▸ **Listed records**
========================================

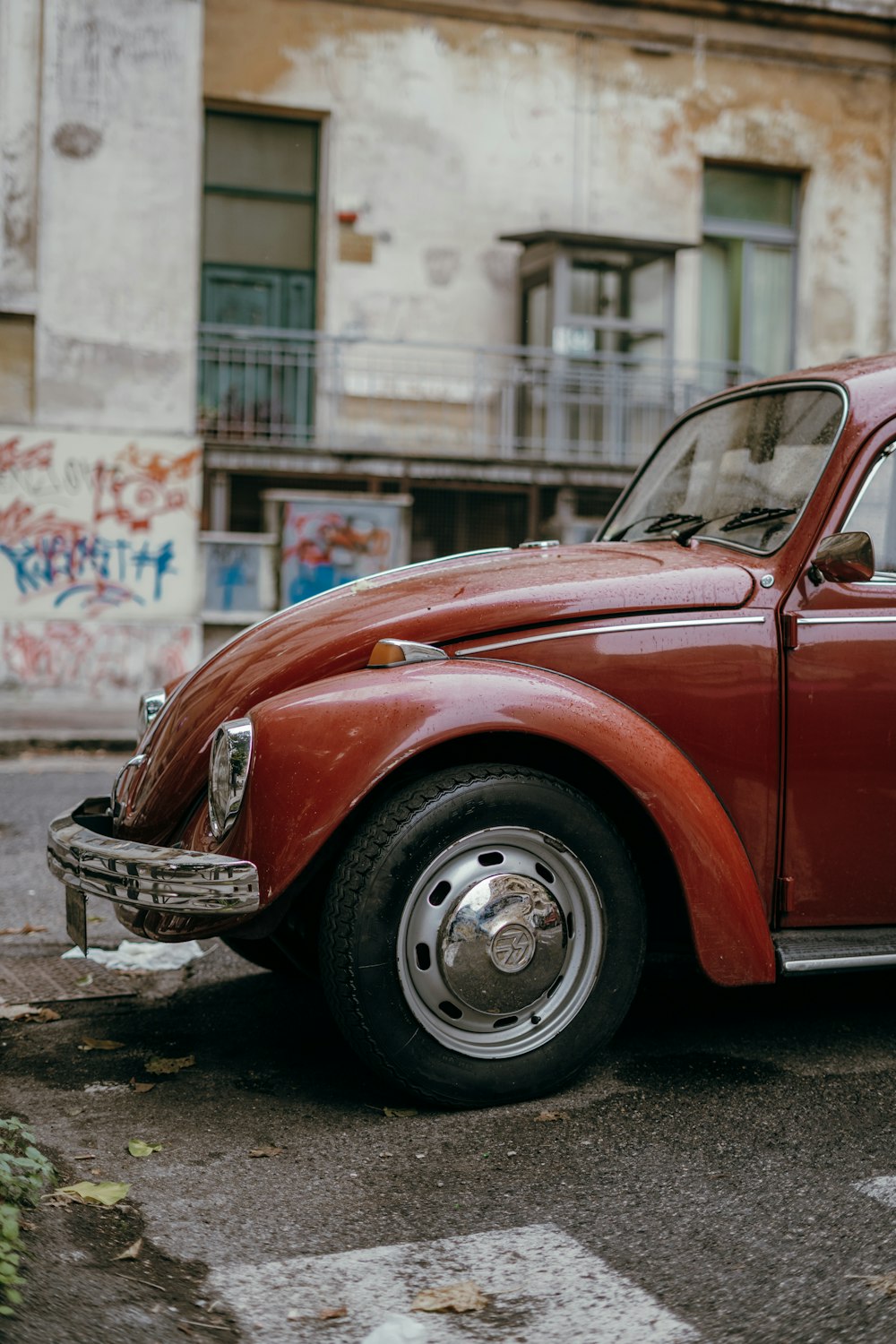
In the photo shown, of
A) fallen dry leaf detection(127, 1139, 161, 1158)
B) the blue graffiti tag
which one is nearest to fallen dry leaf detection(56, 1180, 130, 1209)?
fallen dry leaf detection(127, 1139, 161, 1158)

========================================

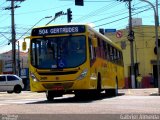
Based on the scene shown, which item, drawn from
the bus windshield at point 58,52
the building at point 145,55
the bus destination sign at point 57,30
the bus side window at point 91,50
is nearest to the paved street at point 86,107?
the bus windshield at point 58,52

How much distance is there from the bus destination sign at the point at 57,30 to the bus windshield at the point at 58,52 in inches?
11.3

========================================

▸ **Stated goal**
Return each line from the rows above that contains the string "leaf".

▸ **Response**
A) fallen dry leaf detection(127, 1139, 161, 1158)
which one is nearest to fallen dry leaf detection(56, 1180, 130, 1209)?
fallen dry leaf detection(127, 1139, 161, 1158)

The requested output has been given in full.